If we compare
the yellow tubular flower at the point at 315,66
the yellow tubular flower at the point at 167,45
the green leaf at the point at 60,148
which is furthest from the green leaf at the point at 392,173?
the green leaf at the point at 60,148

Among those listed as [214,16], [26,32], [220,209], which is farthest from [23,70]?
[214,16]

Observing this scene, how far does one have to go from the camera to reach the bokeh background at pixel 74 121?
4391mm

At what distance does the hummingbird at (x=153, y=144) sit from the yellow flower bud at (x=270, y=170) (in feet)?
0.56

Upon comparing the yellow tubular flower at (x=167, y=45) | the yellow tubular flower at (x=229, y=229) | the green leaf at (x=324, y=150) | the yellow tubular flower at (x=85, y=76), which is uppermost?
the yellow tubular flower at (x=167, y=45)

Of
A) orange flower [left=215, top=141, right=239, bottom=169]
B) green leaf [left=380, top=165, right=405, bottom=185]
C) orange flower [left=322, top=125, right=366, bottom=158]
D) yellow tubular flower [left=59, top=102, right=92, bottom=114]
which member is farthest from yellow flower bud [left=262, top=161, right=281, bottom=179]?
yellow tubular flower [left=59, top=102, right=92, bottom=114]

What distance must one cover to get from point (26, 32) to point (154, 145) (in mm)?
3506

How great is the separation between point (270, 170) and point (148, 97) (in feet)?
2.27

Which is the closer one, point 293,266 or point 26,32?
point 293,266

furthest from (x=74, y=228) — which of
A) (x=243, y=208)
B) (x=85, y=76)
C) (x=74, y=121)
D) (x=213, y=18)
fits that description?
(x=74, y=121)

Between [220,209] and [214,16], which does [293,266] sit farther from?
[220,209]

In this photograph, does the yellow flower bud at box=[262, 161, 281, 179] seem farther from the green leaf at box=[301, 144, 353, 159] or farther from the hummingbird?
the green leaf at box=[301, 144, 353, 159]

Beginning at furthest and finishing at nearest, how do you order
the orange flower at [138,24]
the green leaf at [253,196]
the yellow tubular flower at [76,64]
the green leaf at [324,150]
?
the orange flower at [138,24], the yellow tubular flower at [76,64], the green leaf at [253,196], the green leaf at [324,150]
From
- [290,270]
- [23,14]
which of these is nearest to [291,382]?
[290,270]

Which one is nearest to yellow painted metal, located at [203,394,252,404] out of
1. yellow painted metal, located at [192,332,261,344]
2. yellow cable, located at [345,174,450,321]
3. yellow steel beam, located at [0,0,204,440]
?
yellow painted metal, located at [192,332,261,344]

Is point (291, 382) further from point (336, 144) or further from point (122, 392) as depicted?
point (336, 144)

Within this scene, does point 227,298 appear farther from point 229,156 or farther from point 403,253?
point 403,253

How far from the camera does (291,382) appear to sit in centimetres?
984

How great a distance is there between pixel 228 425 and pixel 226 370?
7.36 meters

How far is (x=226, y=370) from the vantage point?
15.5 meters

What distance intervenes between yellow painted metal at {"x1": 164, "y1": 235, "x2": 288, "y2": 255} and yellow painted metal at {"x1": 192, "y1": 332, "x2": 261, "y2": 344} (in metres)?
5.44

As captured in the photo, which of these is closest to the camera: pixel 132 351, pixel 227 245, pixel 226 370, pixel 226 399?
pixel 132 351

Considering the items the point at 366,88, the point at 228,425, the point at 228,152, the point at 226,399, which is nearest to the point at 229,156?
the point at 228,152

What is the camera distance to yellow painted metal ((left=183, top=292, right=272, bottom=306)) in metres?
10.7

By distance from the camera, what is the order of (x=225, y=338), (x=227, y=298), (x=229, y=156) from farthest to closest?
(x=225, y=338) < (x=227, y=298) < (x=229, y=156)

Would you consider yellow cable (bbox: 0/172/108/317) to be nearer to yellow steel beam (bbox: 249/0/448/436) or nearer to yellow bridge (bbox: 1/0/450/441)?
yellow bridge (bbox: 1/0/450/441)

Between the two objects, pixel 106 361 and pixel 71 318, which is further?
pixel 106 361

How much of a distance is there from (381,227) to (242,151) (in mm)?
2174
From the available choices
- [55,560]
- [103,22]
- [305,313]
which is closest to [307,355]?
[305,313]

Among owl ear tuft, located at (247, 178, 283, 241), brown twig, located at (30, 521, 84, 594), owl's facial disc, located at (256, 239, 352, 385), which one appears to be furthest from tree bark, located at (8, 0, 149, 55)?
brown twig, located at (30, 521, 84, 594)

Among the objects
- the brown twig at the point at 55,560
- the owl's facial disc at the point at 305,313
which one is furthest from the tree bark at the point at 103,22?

· · · · · · ·

Swap every "hummingbird" in the material above for "bird" and write the lines out again, leaving everything else untouched.

Solution:
If we compare
the yellow tubular flower at the point at 315,66
the yellow tubular flower at the point at 167,45
the green leaf at the point at 60,148
which is furthest from the green leaf at the point at 392,173?
the green leaf at the point at 60,148

Among those listed as [214,16], [26,32], [220,209], which is farthest from [23,70]?
[214,16]

Observing this scene, how far does one have to go from the camera to reach the bokeh background at pixel 74 121?
4391mm

At what distance does the bird at (x=153, y=144) sit from the yellow flower bud at (x=270, y=170) (in feet)?
0.56

Upon comparing the yellow tubular flower at (x=167, y=45) | the yellow tubular flower at (x=229, y=229) | the green leaf at (x=324, y=150) | the yellow tubular flower at (x=85, y=76), which is uppermost?
the yellow tubular flower at (x=167, y=45)

Of
A) orange flower [left=215, top=141, right=239, bottom=169]
B) green leaf [left=380, top=165, right=405, bottom=185]
C) orange flower [left=322, top=125, right=366, bottom=158]
D) yellow tubular flower [left=59, top=102, right=92, bottom=114]
which member is farthest from yellow flower bud [left=262, top=161, right=281, bottom=179]?
yellow tubular flower [left=59, top=102, right=92, bottom=114]

What distance must one cover to get from point (26, 32) to point (154, 145) (in mm)?
3506

How great is the separation between point (270, 170) and point (148, 97) (in feet)?
2.27

Which is the closer one, point 293,266 or point 26,32?
point 293,266

furthest from (x=74, y=228) — which of
A) (x=243, y=208)
B) (x=85, y=76)
C) (x=74, y=121)
D) (x=213, y=18)
fits that description?
(x=74, y=121)

Between [220,209] and [214,16], which does [293,266] sit farther from?
[220,209]

In this photograph, does the yellow flower bud at box=[262, 161, 281, 179] seem farther from the green leaf at box=[301, 144, 353, 159] or farther from the bird?
the green leaf at box=[301, 144, 353, 159]

Beginning at furthest and finishing at nearest, how do you order
the orange flower at [138,24]
the green leaf at [253,196]
the yellow tubular flower at [76,64]
the green leaf at [324,150]
?
the orange flower at [138,24], the yellow tubular flower at [76,64], the green leaf at [253,196], the green leaf at [324,150]
From
- [290,270]
- [23,14]
which of these is nearest to [291,382]?
[290,270]

Which one is nearest to yellow painted metal, located at [203,394,252,404] out of
1. yellow painted metal, located at [192,332,261,344]
2. yellow cable, located at [345,174,450,321]
3. yellow steel beam, located at [0,0,204,440]
?
yellow painted metal, located at [192,332,261,344]

Is point (291, 382) further from point (336, 144) or further from point (122, 392) as depicted?
point (336, 144)

Within this scene, does point 227,298 appear farther from point 229,156 or farther from point 403,253?
point 403,253

How far from the camera does (291,382) appear to sit in centimetres?
984

How great a distance is there between pixel 228 425 and pixel 226 370?
7.36 meters

How far is (x=226, y=370) from the vantage point?
15.5 meters

What distance intervenes between yellow painted metal at {"x1": 164, "y1": 235, "x2": 288, "y2": 255} and yellow painted metal at {"x1": 192, "y1": 332, "x2": 261, "y2": 344} (in metres)?
5.44

As captured in the photo, which of these is closest to the camera: pixel 132 351, pixel 227 245, pixel 226 370, pixel 226 399?
pixel 132 351

Considering the items the point at 366,88, the point at 228,425, the point at 228,152, the point at 226,399, which is nearest to the point at 229,156?
the point at 228,152

What is the camera distance to yellow painted metal ((left=183, top=292, right=272, bottom=306)) in metres?
10.7

By distance from the camera, what is the order of (x=225, y=338), (x=227, y=298), (x=229, y=156) from farthest to closest?
(x=225, y=338) < (x=227, y=298) < (x=229, y=156)

Would you consider yellow cable (bbox: 0/172/108/317) to be nearer to yellow steel beam (bbox: 249/0/448/436) or nearer to yellow bridge (bbox: 1/0/450/441)?
yellow bridge (bbox: 1/0/450/441)

Between the two objects, pixel 106 361 and pixel 71 318, which is further?
pixel 106 361

How much of a distance is there from (381,227) to (242,151) (in mm)?
2174
From the available choices
- [55,560]
- [103,22]
- [305,313]
which is closest to [307,355]?
[305,313]

Among owl ear tuft, located at (247, 178, 283, 241), brown twig, located at (30, 521, 84, 594), owl's facial disc, located at (256, 239, 352, 385), which one appears to be furthest from tree bark, located at (8, 0, 149, 55)?
brown twig, located at (30, 521, 84, 594)

Among the objects
- the brown twig at the point at 55,560
- the owl's facial disc at the point at 305,313
which one is furthest from the tree bark at the point at 103,22?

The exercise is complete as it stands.